Когда в итоге решение было принято и занесено в протокол с поименным подсчетом результатов голосования, бывшие студийцы долго еще сидели понурившись и никак не могли разойтись: будто поминки справляли. Вот тогда-то Ефремов и обозвал меня «могильщиком». Грустно, как-то беззлобно обозвал, но обида у него в душе осталась. Надолго ли? Увидим.
Кто-то, помнится, даже предложил:
— А может, переголосуем, ребята?
Но это прозвучало неуверенно, хотя у многих глаза были на мокром месте. Помню, что и сам Ефремов буркнул что-то вроде:
— Да нет, чего уж там? Несерьезно…
Я думаю, что в этом решении проявилась сила, а не слабость тогдашнего коллектива. У ребят была идиосинкразия ко лжи, и это свойство, воспитанное в коллективе тем же Ефремовым, сработало, несмотря на ностальгическую грусть по студийным основам, на которых начиналось дело «Современника», дело Ефремова и его сотоварищей, основателей театра: Жени Евстигнеева, Гали Волчек, Лили Толмачевой, Игоря Кваши, Олега Табакова, Вити Сергачева…
В общем, гастроли, съемки картины, конец существования студии.
Саратов 64-го года!
На съемках картины «Строится мост» был эпизод пожара дебаркадера. Как горел корабль, облитый бензином! На нем проходили главные сцены фильма, я так просто и жил там, в маленькой каюте, весь съемочный период, — и вот теперь его запалили, и он заполыхал. «Мотор!!!» Времени — на два дубля!!! В съемках этого эпизода участвовал весь театр. Жар был такой, что, казалось, под тобой горит сам берег Волги. Огонь, треск, пепел! И только черный остов остался от корабля-дебаркадера… Снято! А что потом — на пленке, в кино? Да почти ничего. Ну, горит себе кораблик. Ни жара, ни пара, ни даже подобия того, что виделось глазом и чувствовалось всем нутром. Так и весь этот Саратов, когда перенес его на бумагу.

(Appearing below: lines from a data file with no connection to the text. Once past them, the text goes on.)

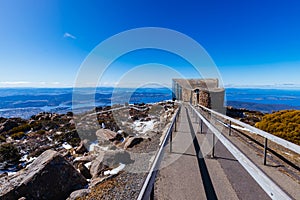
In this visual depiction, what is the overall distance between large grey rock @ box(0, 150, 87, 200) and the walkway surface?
103 inches

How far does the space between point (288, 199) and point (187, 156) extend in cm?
358

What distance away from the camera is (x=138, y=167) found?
4828mm

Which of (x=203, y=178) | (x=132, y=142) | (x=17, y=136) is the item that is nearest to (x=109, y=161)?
(x=132, y=142)

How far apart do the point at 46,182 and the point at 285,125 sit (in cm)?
962

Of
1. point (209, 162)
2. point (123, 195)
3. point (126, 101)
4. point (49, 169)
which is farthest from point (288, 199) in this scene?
point (126, 101)

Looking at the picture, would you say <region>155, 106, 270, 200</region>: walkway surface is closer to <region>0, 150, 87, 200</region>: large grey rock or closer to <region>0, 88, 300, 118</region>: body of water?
<region>0, 150, 87, 200</region>: large grey rock

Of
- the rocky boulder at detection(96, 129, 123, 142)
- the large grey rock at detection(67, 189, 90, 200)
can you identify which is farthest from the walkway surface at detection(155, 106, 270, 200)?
the rocky boulder at detection(96, 129, 123, 142)

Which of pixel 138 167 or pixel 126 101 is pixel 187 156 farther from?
pixel 126 101

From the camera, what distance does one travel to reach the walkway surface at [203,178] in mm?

И еще одно событие в жизни театра связано с саратовскими гастролями, на сей раз уж никак не личное. Параллельно с «Сирано» весной, еще в Москве, театр начал репетировать «Всегда в продаже». Главную роль, Кисточкина, получил Табаков, Треугольникова — уже не помню кто. В Саратове Сергачев, которому в очередной раз была доверена режиссура, показал совету результат проделанной работы. Не на сцене и даже не в фойе, а в гостиничном номере, только чтобы обозначить направление и продемонстрировать подход к очень непростой пьесе Аксенова. Мы увидели что-то абсолютно невнятное и непонятное. При обсуждении Ефремов устроил разнос, увы, справедливый.
Итог и решение были безжалостными. С нового сезона начать все сначала. Пьеса заслуживает того, но в ней еще предстоит разобраться. Табаков должен играть совсем другую роль — продавщицы Клавы, он же сыграет лектора в красном уголке и главное лицо энского измерения в третьем, фантасмагорическом акте комедии. А главное, нужно иначе распределить ведущие мужские роли — Кисточкина и Треугольникова. К началу сезона Ефремов берется все это продумать и сам приступит к репетициям. Дело крайне ответственное, и проиграть его нам никак нельзя…
О чем и о ком комедия?
Евгений Кисточкин и Петр Треугольников когда-то, году в 54-м, поклялись в дружбе на манер Герцена и Огарева, но потом (надо полагать, во время венгерских событий) Треугольникова исключили из университета и он уехал (правда, по своей воле) в Магадан, а Женя Кисточкин в МГУ задержался и стал бурно прогрессировать.